While coaching wrestling after high school, he would find himself giving the gentle art another try after seeing a student looking like he’d met his match on the mat. This whole grappling thing didn’t appear to be the same as his effortless trip to Tyron Woodley’s gym only a couple years before.

“Two years after high school I was coaching a class and one of the kids in the class had a black eye and I was like, ‘hey, did you get in a fight?’ and he was like, ‘no, I’ve been going to Pedigo,” Pixley said. “It’s this gym full of world champions, you should go.’ He must’ve said it too close to my phone because I went home and all the Daisy Fresh videos popped up. I went the next day and pretty much got jumped in like a gang, but I started commuting like an hour-and-a-half every day. I was obsessed.”

After making the commute for a couple months, Pixley was so drawn in that he dropped it all and moved to Mt. Vernon, Illinois, to be closer to the gym. In the first year of training, he would win a blue belt world championship.

Three years later, Pixley shot himself to superstardom by submitting Nicholas Meregali at the ADCC tournament.

Despite not taking home ADCC gold, Pixley put the whole world on notice with the same swagger as Nate Diaz. A lot of people may have been shocked, but nobody in Mt. Vernon, Illinois.

“I think it was a shock to everyone else who doesn’t know me and hasn’t trained with me,” Pixley said. “All my people knew I was capable of beating anybody in the world. Yeah, it was cool, all the publicity I’m getting and all the people following me and my following going up and all the big matches I’m getting offered, but I knew I was able to beat anybody in the world on any given day.”

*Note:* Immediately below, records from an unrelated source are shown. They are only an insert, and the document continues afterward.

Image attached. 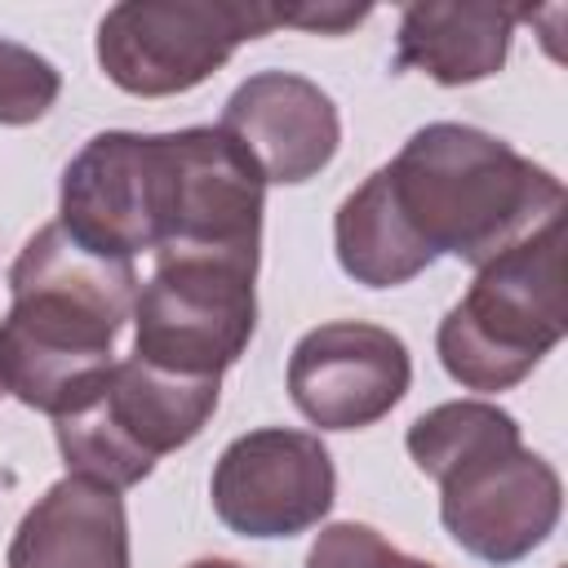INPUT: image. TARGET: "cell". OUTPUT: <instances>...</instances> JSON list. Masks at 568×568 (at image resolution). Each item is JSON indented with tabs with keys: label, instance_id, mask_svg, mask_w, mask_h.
<instances>
[{
	"label": "cell",
	"instance_id": "1",
	"mask_svg": "<svg viewBox=\"0 0 568 568\" xmlns=\"http://www.w3.org/2000/svg\"><path fill=\"white\" fill-rule=\"evenodd\" d=\"M138 271L75 244L62 222L40 226L9 266V311L0 320L4 395L36 413L71 417L111 377V346L133 320Z\"/></svg>",
	"mask_w": 568,
	"mask_h": 568
},
{
	"label": "cell",
	"instance_id": "2",
	"mask_svg": "<svg viewBox=\"0 0 568 568\" xmlns=\"http://www.w3.org/2000/svg\"><path fill=\"white\" fill-rule=\"evenodd\" d=\"M386 178L413 235L435 257L448 253L475 271L564 222V182L475 124L435 120L417 129Z\"/></svg>",
	"mask_w": 568,
	"mask_h": 568
},
{
	"label": "cell",
	"instance_id": "3",
	"mask_svg": "<svg viewBox=\"0 0 568 568\" xmlns=\"http://www.w3.org/2000/svg\"><path fill=\"white\" fill-rule=\"evenodd\" d=\"M568 333L564 306V222L528 235L488 266L435 333L444 373L479 395L519 386Z\"/></svg>",
	"mask_w": 568,
	"mask_h": 568
},
{
	"label": "cell",
	"instance_id": "4",
	"mask_svg": "<svg viewBox=\"0 0 568 568\" xmlns=\"http://www.w3.org/2000/svg\"><path fill=\"white\" fill-rule=\"evenodd\" d=\"M222 377H186L142 359L111 364L93 404L53 422L67 475L106 484L115 493L142 484L164 453L191 444L213 417Z\"/></svg>",
	"mask_w": 568,
	"mask_h": 568
},
{
	"label": "cell",
	"instance_id": "5",
	"mask_svg": "<svg viewBox=\"0 0 568 568\" xmlns=\"http://www.w3.org/2000/svg\"><path fill=\"white\" fill-rule=\"evenodd\" d=\"M257 262L155 253L133 302V359L186 377H222L257 333Z\"/></svg>",
	"mask_w": 568,
	"mask_h": 568
},
{
	"label": "cell",
	"instance_id": "6",
	"mask_svg": "<svg viewBox=\"0 0 568 568\" xmlns=\"http://www.w3.org/2000/svg\"><path fill=\"white\" fill-rule=\"evenodd\" d=\"M275 9L244 0H124L98 22V67L133 98L204 84L244 40L271 36Z\"/></svg>",
	"mask_w": 568,
	"mask_h": 568
},
{
	"label": "cell",
	"instance_id": "7",
	"mask_svg": "<svg viewBox=\"0 0 568 568\" xmlns=\"http://www.w3.org/2000/svg\"><path fill=\"white\" fill-rule=\"evenodd\" d=\"M169 213V146L164 133L106 129L93 133L62 169L58 222L98 257L133 262L155 253Z\"/></svg>",
	"mask_w": 568,
	"mask_h": 568
},
{
	"label": "cell",
	"instance_id": "8",
	"mask_svg": "<svg viewBox=\"0 0 568 568\" xmlns=\"http://www.w3.org/2000/svg\"><path fill=\"white\" fill-rule=\"evenodd\" d=\"M435 484L444 532L493 568L528 559L555 532L564 510L559 470L524 448V439L493 444Z\"/></svg>",
	"mask_w": 568,
	"mask_h": 568
},
{
	"label": "cell",
	"instance_id": "9",
	"mask_svg": "<svg viewBox=\"0 0 568 568\" xmlns=\"http://www.w3.org/2000/svg\"><path fill=\"white\" fill-rule=\"evenodd\" d=\"M209 497L213 515L240 537H297L333 510L337 470L320 435L257 426L222 448Z\"/></svg>",
	"mask_w": 568,
	"mask_h": 568
},
{
	"label": "cell",
	"instance_id": "10",
	"mask_svg": "<svg viewBox=\"0 0 568 568\" xmlns=\"http://www.w3.org/2000/svg\"><path fill=\"white\" fill-rule=\"evenodd\" d=\"M164 146L169 213L155 253H222L257 262L266 178L253 155L217 124L164 133Z\"/></svg>",
	"mask_w": 568,
	"mask_h": 568
},
{
	"label": "cell",
	"instance_id": "11",
	"mask_svg": "<svg viewBox=\"0 0 568 568\" xmlns=\"http://www.w3.org/2000/svg\"><path fill=\"white\" fill-rule=\"evenodd\" d=\"M413 382L399 333L364 320H333L297 337L288 355V395L320 430H359L382 422Z\"/></svg>",
	"mask_w": 568,
	"mask_h": 568
},
{
	"label": "cell",
	"instance_id": "12",
	"mask_svg": "<svg viewBox=\"0 0 568 568\" xmlns=\"http://www.w3.org/2000/svg\"><path fill=\"white\" fill-rule=\"evenodd\" d=\"M217 129H226L262 169L266 182H311L333 164L342 146L337 102L306 75L257 71L222 106Z\"/></svg>",
	"mask_w": 568,
	"mask_h": 568
},
{
	"label": "cell",
	"instance_id": "13",
	"mask_svg": "<svg viewBox=\"0 0 568 568\" xmlns=\"http://www.w3.org/2000/svg\"><path fill=\"white\" fill-rule=\"evenodd\" d=\"M4 568H133L124 497L80 475L49 484L13 528Z\"/></svg>",
	"mask_w": 568,
	"mask_h": 568
},
{
	"label": "cell",
	"instance_id": "14",
	"mask_svg": "<svg viewBox=\"0 0 568 568\" xmlns=\"http://www.w3.org/2000/svg\"><path fill=\"white\" fill-rule=\"evenodd\" d=\"M519 18H528V13L488 4V0L408 4L399 13V31H395V67L422 71L444 89L479 84L501 71Z\"/></svg>",
	"mask_w": 568,
	"mask_h": 568
},
{
	"label": "cell",
	"instance_id": "15",
	"mask_svg": "<svg viewBox=\"0 0 568 568\" xmlns=\"http://www.w3.org/2000/svg\"><path fill=\"white\" fill-rule=\"evenodd\" d=\"M333 244H337V266L364 284V288H395L417 280L435 253L413 235V226L404 222L395 195H390V178L386 164L373 169L342 204L333 217Z\"/></svg>",
	"mask_w": 568,
	"mask_h": 568
},
{
	"label": "cell",
	"instance_id": "16",
	"mask_svg": "<svg viewBox=\"0 0 568 568\" xmlns=\"http://www.w3.org/2000/svg\"><path fill=\"white\" fill-rule=\"evenodd\" d=\"M506 439H524L519 422L506 408H497L488 399H448L408 426L404 448L426 479H444L453 466H462L475 453L506 444Z\"/></svg>",
	"mask_w": 568,
	"mask_h": 568
},
{
	"label": "cell",
	"instance_id": "17",
	"mask_svg": "<svg viewBox=\"0 0 568 568\" xmlns=\"http://www.w3.org/2000/svg\"><path fill=\"white\" fill-rule=\"evenodd\" d=\"M58 93H62V71L44 53L18 40H0V124L18 129L44 120Z\"/></svg>",
	"mask_w": 568,
	"mask_h": 568
},
{
	"label": "cell",
	"instance_id": "18",
	"mask_svg": "<svg viewBox=\"0 0 568 568\" xmlns=\"http://www.w3.org/2000/svg\"><path fill=\"white\" fill-rule=\"evenodd\" d=\"M306 568H435V564L395 550L373 524L342 519L320 528V537L306 550Z\"/></svg>",
	"mask_w": 568,
	"mask_h": 568
},
{
	"label": "cell",
	"instance_id": "19",
	"mask_svg": "<svg viewBox=\"0 0 568 568\" xmlns=\"http://www.w3.org/2000/svg\"><path fill=\"white\" fill-rule=\"evenodd\" d=\"M368 9H351V4H297V9H275V22L280 27H306V31H320V36H342L346 27L364 22Z\"/></svg>",
	"mask_w": 568,
	"mask_h": 568
},
{
	"label": "cell",
	"instance_id": "20",
	"mask_svg": "<svg viewBox=\"0 0 568 568\" xmlns=\"http://www.w3.org/2000/svg\"><path fill=\"white\" fill-rule=\"evenodd\" d=\"M186 568H244V564H235V559H195Z\"/></svg>",
	"mask_w": 568,
	"mask_h": 568
},
{
	"label": "cell",
	"instance_id": "21",
	"mask_svg": "<svg viewBox=\"0 0 568 568\" xmlns=\"http://www.w3.org/2000/svg\"><path fill=\"white\" fill-rule=\"evenodd\" d=\"M0 395H4V382H0Z\"/></svg>",
	"mask_w": 568,
	"mask_h": 568
}]
</instances>
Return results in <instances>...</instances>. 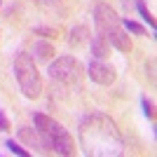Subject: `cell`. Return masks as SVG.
Listing matches in <instances>:
<instances>
[{"mask_svg":"<svg viewBox=\"0 0 157 157\" xmlns=\"http://www.w3.org/2000/svg\"><path fill=\"white\" fill-rule=\"evenodd\" d=\"M0 5H2V0H0Z\"/></svg>","mask_w":157,"mask_h":157,"instance_id":"cell-17","label":"cell"},{"mask_svg":"<svg viewBox=\"0 0 157 157\" xmlns=\"http://www.w3.org/2000/svg\"><path fill=\"white\" fill-rule=\"evenodd\" d=\"M14 75H17L19 89L24 92L26 98H38L40 96L42 80H40V73L35 68V61H33L31 54H26V52L17 54V59H14Z\"/></svg>","mask_w":157,"mask_h":157,"instance_id":"cell-3","label":"cell"},{"mask_svg":"<svg viewBox=\"0 0 157 157\" xmlns=\"http://www.w3.org/2000/svg\"><path fill=\"white\" fill-rule=\"evenodd\" d=\"M33 54H35V59H38V61H52V56L56 52H54V45H49V42H35Z\"/></svg>","mask_w":157,"mask_h":157,"instance_id":"cell-11","label":"cell"},{"mask_svg":"<svg viewBox=\"0 0 157 157\" xmlns=\"http://www.w3.org/2000/svg\"><path fill=\"white\" fill-rule=\"evenodd\" d=\"M33 124L38 129L47 152H54V155H73L75 152L73 136L68 134V129H63L61 122H56L45 113H33Z\"/></svg>","mask_w":157,"mask_h":157,"instance_id":"cell-2","label":"cell"},{"mask_svg":"<svg viewBox=\"0 0 157 157\" xmlns=\"http://www.w3.org/2000/svg\"><path fill=\"white\" fill-rule=\"evenodd\" d=\"M17 138H19V141H24L28 148L45 150V145H42V138H40L38 129H31V127H19V129H17Z\"/></svg>","mask_w":157,"mask_h":157,"instance_id":"cell-7","label":"cell"},{"mask_svg":"<svg viewBox=\"0 0 157 157\" xmlns=\"http://www.w3.org/2000/svg\"><path fill=\"white\" fill-rule=\"evenodd\" d=\"M92 56L98 59V61H103V59L110 56V42H108L105 35H98L96 33V35L92 38Z\"/></svg>","mask_w":157,"mask_h":157,"instance_id":"cell-8","label":"cell"},{"mask_svg":"<svg viewBox=\"0 0 157 157\" xmlns=\"http://www.w3.org/2000/svg\"><path fill=\"white\" fill-rule=\"evenodd\" d=\"M49 78L61 85H78L82 78V66L73 56H59L49 63Z\"/></svg>","mask_w":157,"mask_h":157,"instance_id":"cell-4","label":"cell"},{"mask_svg":"<svg viewBox=\"0 0 157 157\" xmlns=\"http://www.w3.org/2000/svg\"><path fill=\"white\" fill-rule=\"evenodd\" d=\"M141 105H143V113H145V115H148V117H155V110H152V101H150V98H148V96H143V98H141Z\"/></svg>","mask_w":157,"mask_h":157,"instance_id":"cell-15","label":"cell"},{"mask_svg":"<svg viewBox=\"0 0 157 157\" xmlns=\"http://www.w3.org/2000/svg\"><path fill=\"white\" fill-rule=\"evenodd\" d=\"M94 26H96L98 35H105V38H108L113 31H117V28L122 26V21H120V17L115 14V10H113L110 5L96 2V5H94Z\"/></svg>","mask_w":157,"mask_h":157,"instance_id":"cell-5","label":"cell"},{"mask_svg":"<svg viewBox=\"0 0 157 157\" xmlns=\"http://www.w3.org/2000/svg\"><path fill=\"white\" fill-rule=\"evenodd\" d=\"M78 138L82 152L89 157H117L124 152V138L115 120L105 113H89L78 127Z\"/></svg>","mask_w":157,"mask_h":157,"instance_id":"cell-1","label":"cell"},{"mask_svg":"<svg viewBox=\"0 0 157 157\" xmlns=\"http://www.w3.org/2000/svg\"><path fill=\"white\" fill-rule=\"evenodd\" d=\"M87 75H89L92 82H96V85H113V82H115L113 66L103 63V61H98V59H94L92 63L87 66Z\"/></svg>","mask_w":157,"mask_h":157,"instance_id":"cell-6","label":"cell"},{"mask_svg":"<svg viewBox=\"0 0 157 157\" xmlns=\"http://www.w3.org/2000/svg\"><path fill=\"white\" fill-rule=\"evenodd\" d=\"M108 42H110L115 49H120V52H131V40H129V35H127V31L122 26L108 35Z\"/></svg>","mask_w":157,"mask_h":157,"instance_id":"cell-9","label":"cell"},{"mask_svg":"<svg viewBox=\"0 0 157 157\" xmlns=\"http://www.w3.org/2000/svg\"><path fill=\"white\" fill-rule=\"evenodd\" d=\"M89 40V28L87 26H73V31H71V38H68V45L71 47H82Z\"/></svg>","mask_w":157,"mask_h":157,"instance_id":"cell-10","label":"cell"},{"mask_svg":"<svg viewBox=\"0 0 157 157\" xmlns=\"http://www.w3.org/2000/svg\"><path fill=\"white\" fill-rule=\"evenodd\" d=\"M0 131H10V120L5 117L2 110H0Z\"/></svg>","mask_w":157,"mask_h":157,"instance_id":"cell-16","label":"cell"},{"mask_svg":"<svg viewBox=\"0 0 157 157\" xmlns=\"http://www.w3.org/2000/svg\"><path fill=\"white\" fill-rule=\"evenodd\" d=\"M7 148H10V152H14V155H21V157H28V150L26 148H21L19 143H17V141H7Z\"/></svg>","mask_w":157,"mask_h":157,"instance_id":"cell-14","label":"cell"},{"mask_svg":"<svg viewBox=\"0 0 157 157\" xmlns=\"http://www.w3.org/2000/svg\"><path fill=\"white\" fill-rule=\"evenodd\" d=\"M122 28H124L127 33H136V35H143V33H145V31H143V26H138L136 21H129V19L122 24Z\"/></svg>","mask_w":157,"mask_h":157,"instance_id":"cell-13","label":"cell"},{"mask_svg":"<svg viewBox=\"0 0 157 157\" xmlns=\"http://www.w3.org/2000/svg\"><path fill=\"white\" fill-rule=\"evenodd\" d=\"M136 10L141 12V17H143V19L148 21V26H150V28H155V19H152V14L148 12V7H145V2H143V0H136Z\"/></svg>","mask_w":157,"mask_h":157,"instance_id":"cell-12","label":"cell"}]
</instances>
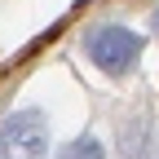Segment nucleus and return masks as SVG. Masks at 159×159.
<instances>
[{
  "label": "nucleus",
  "instance_id": "1",
  "mask_svg": "<svg viewBox=\"0 0 159 159\" xmlns=\"http://www.w3.org/2000/svg\"><path fill=\"white\" fill-rule=\"evenodd\" d=\"M84 53H89V62L102 75L124 80L137 66V57H142V35L133 27H124V22H97L84 35Z\"/></svg>",
  "mask_w": 159,
  "mask_h": 159
},
{
  "label": "nucleus",
  "instance_id": "2",
  "mask_svg": "<svg viewBox=\"0 0 159 159\" xmlns=\"http://www.w3.org/2000/svg\"><path fill=\"white\" fill-rule=\"evenodd\" d=\"M49 155V119L44 111H13L0 124V159H44Z\"/></svg>",
  "mask_w": 159,
  "mask_h": 159
},
{
  "label": "nucleus",
  "instance_id": "3",
  "mask_svg": "<svg viewBox=\"0 0 159 159\" xmlns=\"http://www.w3.org/2000/svg\"><path fill=\"white\" fill-rule=\"evenodd\" d=\"M119 155L124 159H146L150 155V124L142 115H133V119H124V124H119Z\"/></svg>",
  "mask_w": 159,
  "mask_h": 159
},
{
  "label": "nucleus",
  "instance_id": "4",
  "mask_svg": "<svg viewBox=\"0 0 159 159\" xmlns=\"http://www.w3.org/2000/svg\"><path fill=\"white\" fill-rule=\"evenodd\" d=\"M53 159H106V146L97 142L93 133H80V137H71V142L57 150Z\"/></svg>",
  "mask_w": 159,
  "mask_h": 159
},
{
  "label": "nucleus",
  "instance_id": "5",
  "mask_svg": "<svg viewBox=\"0 0 159 159\" xmlns=\"http://www.w3.org/2000/svg\"><path fill=\"white\" fill-rule=\"evenodd\" d=\"M150 27H155V35H159V5H155V13H150Z\"/></svg>",
  "mask_w": 159,
  "mask_h": 159
}]
</instances>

Michael Pixley went from wanting to be the next Stone Cold Steve Austin to wanting to be the next John Smith to wanting to blaze his own trail, and the next step comes in the FIGHT PASS Invitational 8 main event against Nicky Rodriguez.

With similar styles clashing and a dog-like will to win in both competitors, FPI 8 is, without a doubt, cementing the next face of submission grappling.